# Spark Plug Gap



## sickgixxer69 (Feb 24, 2007)

What is the correct spark plug gap?


----------



## Jay-Bee (Sep 22, 2007)

*Re: Spark Plug Gap (sickgixxer69)*

0.024 inch from what I found in under 18 seconds on Google.


----------



## sickgixxer69 (Feb 24, 2007)

*Re: Spark Plug Gap (Jay-Bee)*

Ok Thanks. http://****************.com/smile/emthup.gif


----------



## 84_GLI_coupe (Apr 3, 2001)

*Re: Spark Plug Gap (sickgixxer69)*

Actually it's 0.028" according to both NGK and Bosch.


----------



## BlueMk3VR6 (Aug 7, 2001)

*Re: Spark Plug Gap (84_GLI_coupe)*

this is what I'm trying to find out as I need to get them replaced on my wife's 02 Cabrio. According to Bentley, it says that it should be .024" but the Bosch website says .028". What should I go with?


----------



## pilonius (Feb 6, 2008)

*Re: Spark Plug Gap (BlueMk3VR6)*

Just go with .026.
A nice happy medium.


----------



## FL 2.0L (Aug 1, 2002)

I like the way it runs at .028" better.


----------



## zwerkdub (Nov 24, 2008)

*Re: (FL 2.0L)*

i was having problems with acceleration, regapped the plugs at .024" and runs great..


----------



## EastCoastDriftGuy (Jul 31, 2007)

*FV-QR*

i like the way it runs str8 out of the box b/c ngk says not to gap them


----------



## BlueMk3VR6 (Aug 7, 2001)

*Re: FV-QR (pro3hpi99)*

Just because the come "pre-gapped" does not mean that they are gapped just for 2.0l engine. I'm talking about the Bosch FR8DS (OEM) plugs for ABA.

### To-do list
**1)** Please reproduce the spark plug gap thread word for word between "## zwerkdub (Nov" and "(Jul 31, 2007)", inclusive.
**2)** In the spark plug gap thread, what gap does 84_GLI_coupe say both NGK and Bosch specify?
**3)** Continue the spark plug gap thread from its last post.

Extracted records:
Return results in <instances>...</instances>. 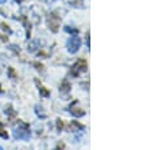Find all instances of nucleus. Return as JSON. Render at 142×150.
<instances>
[{
	"instance_id": "7ed1b4c3",
	"label": "nucleus",
	"mask_w": 142,
	"mask_h": 150,
	"mask_svg": "<svg viewBox=\"0 0 142 150\" xmlns=\"http://www.w3.org/2000/svg\"><path fill=\"white\" fill-rule=\"evenodd\" d=\"M79 44H81V42H79L78 38H70L69 42H68V49H69V52L74 53L79 48Z\"/></svg>"
},
{
	"instance_id": "6e6552de",
	"label": "nucleus",
	"mask_w": 142,
	"mask_h": 150,
	"mask_svg": "<svg viewBox=\"0 0 142 150\" xmlns=\"http://www.w3.org/2000/svg\"><path fill=\"white\" fill-rule=\"evenodd\" d=\"M0 149H3V148H1V146H0Z\"/></svg>"
},
{
	"instance_id": "20e7f679",
	"label": "nucleus",
	"mask_w": 142,
	"mask_h": 150,
	"mask_svg": "<svg viewBox=\"0 0 142 150\" xmlns=\"http://www.w3.org/2000/svg\"><path fill=\"white\" fill-rule=\"evenodd\" d=\"M0 136L4 137V139H6V137H8V132L5 131V129L3 127L1 124H0Z\"/></svg>"
},
{
	"instance_id": "39448f33",
	"label": "nucleus",
	"mask_w": 142,
	"mask_h": 150,
	"mask_svg": "<svg viewBox=\"0 0 142 150\" xmlns=\"http://www.w3.org/2000/svg\"><path fill=\"white\" fill-rule=\"evenodd\" d=\"M1 27H3V29H4V30H6V32H10V29L8 28V27H6V25H5V24H4V23L1 24Z\"/></svg>"
},
{
	"instance_id": "423d86ee",
	"label": "nucleus",
	"mask_w": 142,
	"mask_h": 150,
	"mask_svg": "<svg viewBox=\"0 0 142 150\" xmlns=\"http://www.w3.org/2000/svg\"><path fill=\"white\" fill-rule=\"evenodd\" d=\"M5 1H6V0H0V4H4Z\"/></svg>"
},
{
	"instance_id": "f03ea898",
	"label": "nucleus",
	"mask_w": 142,
	"mask_h": 150,
	"mask_svg": "<svg viewBox=\"0 0 142 150\" xmlns=\"http://www.w3.org/2000/svg\"><path fill=\"white\" fill-rule=\"evenodd\" d=\"M59 24H60V19L58 18L56 14H51V15H49V18H48V25H49V28H51L53 32H57L58 30V27H59Z\"/></svg>"
},
{
	"instance_id": "f257e3e1",
	"label": "nucleus",
	"mask_w": 142,
	"mask_h": 150,
	"mask_svg": "<svg viewBox=\"0 0 142 150\" xmlns=\"http://www.w3.org/2000/svg\"><path fill=\"white\" fill-rule=\"evenodd\" d=\"M14 136L15 139H23V140H27L29 139V136H30V131H29V127L28 125L23 124L22 127H16L14 129Z\"/></svg>"
},
{
	"instance_id": "0eeeda50",
	"label": "nucleus",
	"mask_w": 142,
	"mask_h": 150,
	"mask_svg": "<svg viewBox=\"0 0 142 150\" xmlns=\"http://www.w3.org/2000/svg\"><path fill=\"white\" fill-rule=\"evenodd\" d=\"M16 1H23V0H16Z\"/></svg>"
}]
</instances>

### Task-by-task answers
**1)**
## zwerkdub (Nov 24, 2008)

*Re: (FL 2.0L)*

i was having problems with acceleration, regapped the plugs at .024" and runs great..


----------



## EastCoastDriftGuy (Jul 31, 2007)

**2)** 0.028"

**3)**
I guess I'm going to trust Bosch and go what they say.


_Modified by BlueMk3VR6 at 4:21 PM 12-4-2008_


----------



## 2pt. slo (Jan 4, 2004)

*Re: FV-QR (BlueMk3VR6)*

one should always recheck the gap of a sparkplug. i bet those plugs that say dont gap them when you check them i bet they dont even match


----------



## 84_GLI_coupe (Apr 3, 2001)

*Re: FV-QR (2pt. slo)*

That would be for the fine-tipped iridium plugs, since the center electrodes are so fragile. NGK's warranty on iridium plugs is void if you gap.


----------



## 2pt. slo (Jan 4, 2004)

*Re: FV-QR (84_GLI_coupe)*


_Quote, originally posted by *84_GLI_coupe* »_That would be for the fine-tipped iridium plugs, since the center electrodes are so fragile. NGK's warranty on iridium plugs is void if you gap.

iridium plugs =









copper FTW.


----------



## vdub1998 (Aug 1, 2007)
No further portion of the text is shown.